**Goal:**
From the article on virgin births and health surveys, list every number that is written in digits.

**Extract to read:**
'Virgin Births' Reveal Problems with Health Surveys
At this time of year, Christians celebrate the birth of a human baby to a virgin mother, an impossible event without artificial reproduction (or, perhaps, divine intervention). However, in the modern day, too, a number of women report having given birth as virgins, researchers have found incidentally.
During a study of American teenagers' health from 1995 to 2009, the researchers were surprised to discover that a number of women who reported being virgins also reported being pregnant.
Of the nearly 8,000 women in the study who were interviewed confidentially and multiple times for 14 years, 5,340 women reported a pregnancy, and 45 (0.8 percent) of those who reported pregnancies also reported being a virgin. These women had not used assisted reproductive techniques that can artificially induce pregnancy.
"Our first thought was that we had made a programming error," said study researcher Amy Herring, a professor of biostatistics at the University of North Carolina at Chapel Hill.
But the researchers hadn't made an error. A number of participants had indicated the date of their first sexual intercourse and the date of their pregnancy in a way that it meant they had given birth before having had sex.

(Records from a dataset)
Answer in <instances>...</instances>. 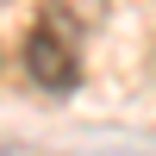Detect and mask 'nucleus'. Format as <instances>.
Returning a JSON list of instances; mask_svg holds the SVG:
<instances>
[{"label": "nucleus", "instance_id": "nucleus-1", "mask_svg": "<svg viewBox=\"0 0 156 156\" xmlns=\"http://www.w3.org/2000/svg\"><path fill=\"white\" fill-rule=\"evenodd\" d=\"M25 75L50 94H69L81 81V44H75V25L62 12H44V19L25 31Z\"/></svg>", "mask_w": 156, "mask_h": 156}]
</instances>
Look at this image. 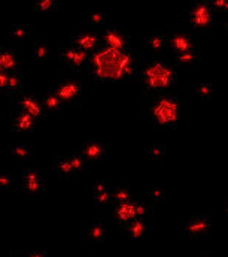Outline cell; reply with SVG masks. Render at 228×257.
Listing matches in <instances>:
<instances>
[{"label": "cell", "instance_id": "6da1fadb", "mask_svg": "<svg viewBox=\"0 0 228 257\" xmlns=\"http://www.w3.org/2000/svg\"><path fill=\"white\" fill-rule=\"evenodd\" d=\"M94 75L103 81H119L134 73V62L127 51L103 48L94 53Z\"/></svg>", "mask_w": 228, "mask_h": 257}, {"label": "cell", "instance_id": "7a4b0ae2", "mask_svg": "<svg viewBox=\"0 0 228 257\" xmlns=\"http://www.w3.org/2000/svg\"><path fill=\"white\" fill-rule=\"evenodd\" d=\"M143 88L148 93H163L169 90L174 82V73L166 63L154 60L143 64L142 69Z\"/></svg>", "mask_w": 228, "mask_h": 257}, {"label": "cell", "instance_id": "3957f363", "mask_svg": "<svg viewBox=\"0 0 228 257\" xmlns=\"http://www.w3.org/2000/svg\"><path fill=\"white\" fill-rule=\"evenodd\" d=\"M152 118L158 127H173L179 118V103L177 99L170 94H161L157 97L152 108Z\"/></svg>", "mask_w": 228, "mask_h": 257}, {"label": "cell", "instance_id": "277c9868", "mask_svg": "<svg viewBox=\"0 0 228 257\" xmlns=\"http://www.w3.org/2000/svg\"><path fill=\"white\" fill-rule=\"evenodd\" d=\"M213 8L209 0H195L191 3L188 17L192 30L200 33H209L213 26Z\"/></svg>", "mask_w": 228, "mask_h": 257}, {"label": "cell", "instance_id": "5b68a950", "mask_svg": "<svg viewBox=\"0 0 228 257\" xmlns=\"http://www.w3.org/2000/svg\"><path fill=\"white\" fill-rule=\"evenodd\" d=\"M70 39H72V45L85 51L87 54L97 53L100 48V44H102V39L97 35L96 29H93L87 24L73 26L72 32H70Z\"/></svg>", "mask_w": 228, "mask_h": 257}, {"label": "cell", "instance_id": "8992f818", "mask_svg": "<svg viewBox=\"0 0 228 257\" xmlns=\"http://www.w3.org/2000/svg\"><path fill=\"white\" fill-rule=\"evenodd\" d=\"M213 229V220L210 217H189L183 220L177 227V235L185 239H200L209 236Z\"/></svg>", "mask_w": 228, "mask_h": 257}, {"label": "cell", "instance_id": "52a82bcc", "mask_svg": "<svg viewBox=\"0 0 228 257\" xmlns=\"http://www.w3.org/2000/svg\"><path fill=\"white\" fill-rule=\"evenodd\" d=\"M197 50H200V47L192 32L186 29H176L169 33V54L170 56L197 51Z\"/></svg>", "mask_w": 228, "mask_h": 257}, {"label": "cell", "instance_id": "ba28073f", "mask_svg": "<svg viewBox=\"0 0 228 257\" xmlns=\"http://www.w3.org/2000/svg\"><path fill=\"white\" fill-rule=\"evenodd\" d=\"M87 53L76 48L75 45H67L60 48L57 53L58 63L72 73H79L84 70L87 63Z\"/></svg>", "mask_w": 228, "mask_h": 257}, {"label": "cell", "instance_id": "9c48e42d", "mask_svg": "<svg viewBox=\"0 0 228 257\" xmlns=\"http://www.w3.org/2000/svg\"><path fill=\"white\" fill-rule=\"evenodd\" d=\"M47 181L45 174L39 168H24L23 169V190L29 199L39 197L45 192Z\"/></svg>", "mask_w": 228, "mask_h": 257}, {"label": "cell", "instance_id": "30bf717a", "mask_svg": "<svg viewBox=\"0 0 228 257\" xmlns=\"http://www.w3.org/2000/svg\"><path fill=\"white\" fill-rule=\"evenodd\" d=\"M64 106H73L81 100L82 84L76 78H63L53 87Z\"/></svg>", "mask_w": 228, "mask_h": 257}, {"label": "cell", "instance_id": "8fae6325", "mask_svg": "<svg viewBox=\"0 0 228 257\" xmlns=\"http://www.w3.org/2000/svg\"><path fill=\"white\" fill-rule=\"evenodd\" d=\"M81 156L88 166L102 165L106 157V144L100 138H88L79 148Z\"/></svg>", "mask_w": 228, "mask_h": 257}, {"label": "cell", "instance_id": "7c38bea8", "mask_svg": "<svg viewBox=\"0 0 228 257\" xmlns=\"http://www.w3.org/2000/svg\"><path fill=\"white\" fill-rule=\"evenodd\" d=\"M14 109L24 111L38 120H44L45 117H48L41 103V99H38L32 93H26V91H23L14 97Z\"/></svg>", "mask_w": 228, "mask_h": 257}, {"label": "cell", "instance_id": "4fadbf2b", "mask_svg": "<svg viewBox=\"0 0 228 257\" xmlns=\"http://www.w3.org/2000/svg\"><path fill=\"white\" fill-rule=\"evenodd\" d=\"M106 239V224L102 220H91L84 226L82 241L90 250L100 247Z\"/></svg>", "mask_w": 228, "mask_h": 257}, {"label": "cell", "instance_id": "5bb4252c", "mask_svg": "<svg viewBox=\"0 0 228 257\" xmlns=\"http://www.w3.org/2000/svg\"><path fill=\"white\" fill-rule=\"evenodd\" d=\"M143 47L152 54L164 56L169 53V33L166 32H152L143 38Z\"/></svg>", "mask_w": 228, "mask_h": 257}, {"label": "cell", "instance_id": "9a60e30c", "mask_svg": "<svg viewBox=\"0 0 228 257\" xmlns=\"http://www.w3.org/2000/svg\"><path fill=\"white\" fill-rule=\"evenodd\" d=\"M112 184L114 181H106V180H99L94 183V189H93L94 202L103 209H111L115 205L112 197Z\"/></svg>", "mask_w": 228, "mask_h": 257}, {"label": "cell", "instance_id": "2e32d148", "mask_svg": "<svg viewBox=\"0 0 228 257\" xmlns=\"http://www.w3.org/2000/svg\"><path fill=\"white\" fill-rule=\"evenodd\" d=\"M102 42L105 44L106 48L119 50V51H125V48L128 47V38L125 32H122L119 27L115 26H111L105 30L102 36Z\"/></svg>", "mask_w": 228, "mask_h": 257}, {"label": "cell", "instance_id": "e0dca14e", "mask_svg": "<svg viewBox=\"0 0 228 257\" xmlns=\"http://www.w3.org/2000/svg\"><path fill=\"white\" fill-rule=\"evenodd\" d=\"M136 199L125 202V203H115L111 208L112 211V220L116 224H119L121 227H124L125 224H128L131 220L136 218Z\"/></svg>", "mask_w": 228, "mask_h": 257}, {"label": "cell", "instance_id": "ac0fdd59", "mask_svg": "<svg viewBox=\"0 0 228 257\" xmlns=\"http://www.w3.org/2000/svg\"><path fill=\"white\" fill-rule=\"evenodd\" d=\"M124 232L128 238L133 239H145L149 236L152 224H151V218H134L131 220L128 224H125Z\"/></svg>", "mask_w": 228, "mask_h": 257}, {"label": "cell", "instance_id": "d6986e66", "mask_svg": "<svg viewBox=\"0 0 228 257\" xmlns=\"http://www.w3.org/2000/svg\"><path fill=\"white\" fill-rule=\"evenodd\" d=\"M38 123H39L38 118H35L33 115L24 111L14 109L11 115V127L15 132H32L38 127Z\"/></svg>", "mask_w": 228, "mask_h": 257}, {"label": "cell", "instance_id": "ffe728a7", "mask_svg": "<svg viewBox=\"0 0 228 257\" xmlns=\"http://www.w3.org/2000/svg\"><path fill=\"white\" fill-rule=\"evenodd\" d=\"M170 57L173 66H176L180 70H192V69H195L198 66L200 60H201L200 50L189 51V53H182V54H174V56H170Z\"/></svg>", "mask_w": 228, "mask_h": 257}, {"label": "cell", "instance_id": "44dd1931", "mask_svg": "<svg viewBox=\"0 0 228 257\" xmlns=\"http://www.w3.org/2000/svg\"><path fill=\"white\" fill-rule=\"evenodd\" d=\"M21 57L18 53H15L11 48H2L0 50V66L5 72H14L21 70Z\"/></svg>", "mask_w": 228, "mask_h": 257}, {"label": "cell", "instance_id": "7402d4cb", "mask_svg": "<svg viewBox=\"0 0 228 257\" xmlns=\"http://www.w3.org/2000/svg\"><path fill=\"white\" fill-rule=\"evenodd\" d=\"M33 153H35V145L32 142H17L11 145V156L18 163L29 162Z\"/></svg>", "mask_w": 228, "mask_h": 257}, {"label": "cell", "instance_id": "603a6c76", "mask_svg": "<svg viewBox=\"0 0 228 257\" xmlns=\"http://www.w3.org/2000/svg\"><path fill=\"white\" fill-rule=\"evenodd\" d=\"M145 154L154 166H163L167 156V148L161 142H152L146 147Z\"/></svg>", "mask_w": 228, "mask_h": 257}, {"label": "cell", "instance_id": "cb8c5ba5", "mask_svg": "<svg viewBox=\"0 0 228 257\" xmlns=\"http://www.w3.org/2000/svg\"><path fill=\"white\" fill-rule=\"evenodd\" d=\"M41 103L47 112V115H57L58 112L64 108V103L61 102V99L56 94V91L53 88H50L42 97H41Z\"/></svg>", "mask_w": 228, "mask_h": 257}, {"label": "cell", "instance_id": "d4e9b609", "mask_svg": "<svg viewBox=\"0 0 228 257\" xmlns=\"http://www.w3.org/2000/svg\"><path fill=\"white\" fill-rule=\"evenodd\" d=\"M8 73V81L3 93L6 96H11L12 99L23 93V72L21 70H14V72H6Z\"/></svg>", "mask_w": 228, "mask_h": 257}, {"label": "cell", "instance_id": "484cf974", "mask_svg": "<svg viewBox=\"0 0 228 257\" xmlns=\"http://www.w3.org/2000/svg\"><path fill=\"white\" fill-rule=\"evenodd\" d=\"M33 57L38 62H47L53 57V47L45 38H38L33 44Z\"/></svg>", "mask_w": 228, "mask_h": 257}, {"label": "cell", "instance_id": "4316f807", "mask_svg": "<svg viewBox=\"0 0 228 257\" xmlns=\"http://www.w3.org/2000/svg\"><path fill=\"white\" fill-rule=\"evenodd\" d=\"M167 199V189L164 184H155L152 186L148 192L145 193V200L154 206V205H160L163 202H166Z\"/></svg>", "mask_w": 228, "mask_h": 257}, {"label": "cell", "instance_id": "83f0119b", "mask_svg": "<svg viewBox=\"0 0 228 257\" xmlns=\"http://www.w3.org/2000/svg\"><path fill=\"white\" fill-rule=\"evenodd\" d=\"M191 91L201 102H210L215 96V87L210 82H197L191 87Z\"/></svg>", "mask_w": 228, "mask_h": 257}, {"label": "cell", "instance_id": "f1b7e54d", "mask_svg": "<svg viewBox=\"0 0 228 257\" xmlns=\"http://www.w3.org/2000/svg\"><path fill=\"white\" fill-rule=\"evenodd\" d=\"M33 35V29L29 24H14L11 26V38L15 44L27 42Z\"/></svg>", "mask_w": 228, "mask_h": 257}, {"label": "cell", "instance_id": "f546056e", "mask_svg": "<svg viewBox=\"0 0 228 257\" xmlns=\"http://www.w3.org/2000/svg\"><path fill=\"white\" fill-rule=\"evenodd\" d=\"M112 197H114L115 203H125V202L133 200V193H131L127 183L114 181V184H112Z\"/></svg>", "mask_w": 228, "mask_h": 257}, {"label": "cell", "instance_id": "4dcf8cb0", "mask_svg": "<svg viewBox=\"0 0 228 257\" xmlns=\"http://www.w3.org/2000/svg\"><path fill=\"white\" fill-rule=\"evenodd\" d=\"M54 166H56V171H57L58 177L60 178H73L75 174H73V169H72V165H70V160H69V154H63V156H58L54 162Z\"/></svg>", "mask_w": 228, "mask_h": 257}, {"label": "cell", "instance_id": "1f68e13d", "mask_svg": "<svg viewBox=\"0 0 228 257\" xmlns=\"http://www.w3.org/2000/svg\"><path fill=\"white\" fill-rule=\"evenodd\" d=\"M84 20L85 24L93 27V29H99L102 26H105L108 23V17L103 12H97V11H90L84 14Z\"/></svg>", "mask_w": 228, "mask_h": 257}, {"label": "cell", "instance_id": "d6a6232c", "mask_svg": "<svg viewBox=\"0 0 228 257\" xmlns=\"http://www.w3.org/2000/svg\"><path fill=\"white\" fill-rule=\"evenodd\" d=\"M69 160H70V165H72V169H73V174L75 177H79L82 175V172L85 171V168L88 166L85 159L81 156V153H70L69 154Z\"/></svg>", "mask_w": 228, "mask_h": 257}, {"label": "cell", "instance_id": "836d02e7", "mask_svg": "<svg viewBox=\"0 0 228 257\" xmlns=\"http://www.w3.org/2000/svg\"><path fill=\"white\" fill-rule=\"evenodd\" d=\"M136 218H151L152 206L145 199H136Z\"/></svg>", "mask_w": 228, "mask_h": 257}, {"label": "cell", "instance_id": "e575fe53", "mask_svg": "<svg viewBox=\"0 0 228 257\" xmlns=\"http://www.w3.org/2000/svg\"><path fill=\"white\" fill-rule=\"evenodd\" d=\"M33 5H35V9L42 12V14L56 12L58 9L57 2H53V0H36Z\"/></svg>", "mask_w": 228, "mask_h": 257}, {"label": "cell", "instance_id": "d590c367", "mask_svg": "<svg viewBox=\"0 0 228 257\" xmlns=\"http://www.w3.org/2000/svg\"><path fill=\"white\" fill-rule=\"evenodd\" d=\"M14 189V178L8 169H0V190L11 192Z\"/></svg>", "mask_w": 228, "mask_h": 257}, {"label": "cell", "instance_id": "8d00e7d4", "mask_svg": "<svg viewBox=\"0 0 228 257\" xmlns=\"http://www.w3.org/2000/svg\"><path fill=\"white\" fill-rule=\"evenodd\" d=\"M209 2H210L213 11H216V12H224V14H227L228 12V0H209Z\"/></svg>", "mask_w": 228, "mask_h": 257}, {"label": "cell", "instance_id": "74e56055", "mask_svg": "<svg viewBox=\"0 0 228 257\" xmlns=\"http://www.w3.org/2000/svg\"><path fill=\"white\" fill-rule=\"evenodd\" d=\"M27 257H47L44 251H29Z\"/></svg>", "mask_w": 228, "mask_h": 257}, {"label": "cell", "instance_id": "f35d334b", "mask_svg": "<svg viewBox=\"0 0 228 257\" xmlns=\"http://www.w3.org/2000/svg\"><path fill=\"white\" fill-rule=\"evenodd\" d=\"M12 257H27V253H23V251H15V253H12Z\"/></svg>", "mask_w": 228, "mask_h": 257}, {"label": "cell", "instance_id": "ab89813d", "mask_svg": "<svg viewBox=\"0 0 228 257\" xmlns=\"http://www.w3.org/2000/svg\"><path fill=\"white\" fill-rule=\"evenodd\" d=\"M224 30H225V35H228V15L224 20Z\"/></svg>", "mask_w": 228, "mask_h": 257}, {"label": "cell", "instance_id": "60d3db41", "mask_svg": "<svg viewBox=\"0 0 228 257\" xmlns=\"http://www.w3.org/2000/svg\"><path fill=\"white\" fill-rule=\"evenodd\" d=\"M224 212H225V220H227V223H228V200L225 202V206H224Z\"/></svg>", "mask_w": 228, "mask_h": 257}, {"label": "cell", "instance_id": "b9f144b4", "mask_svg": "<svg viewBox=\"0 0 228 257\" xmlns=\"http://www.w3.org/2000/svg\"><path fill=\"white\" fill-rule=\"evenodd\" d=\"M201 257H213V254H212V253H209V251H206V253H203V256Z\"/></svg>", "mask_w": 228, "mask_h": 257}, {"label": "cell", "instance_id": "7bdbcfd3", "mask_svg": "<svg viewBox=\"0 0 228 257\" xmlns=\"http://www.w3.org/2000/svg\"><path fill=\"white\" fill-rule=\"evenodd\" d=\"M2 73H5V70H3V67L0 66V75H2Z\"/></svg>", "mask_w": 228, "mask_h": 257}, {"label": "cell", "instance_id": "ee69618b", "mask_svg": "<svg viewBox=\"0 0 228 257\" xmlns=\"http://www.w3.org/2000/svg\"><path fill=\"white\" fill-rule=\"evenodd\" d=\"M227 15H228V12H227Z\"/></svg>", "mask_w": 228, "mask_h": 257}, {"label": "cell", "instance_id": "f6af8a7d", "mask_svg": "<svg viewBox=\"0 0 228 257\" xmlns=\"http://www.w3.org/2000/svg\"><path fill=\"white\" fill-rule=\"evenodd\" d=\"M0 50H2V48H0Z\"/></svg>", "mask_w": 228, "mask_h": 257}]
</instances>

**Reply:**
1995, 2009, 8,000, 14, 5,340, 45, 0.8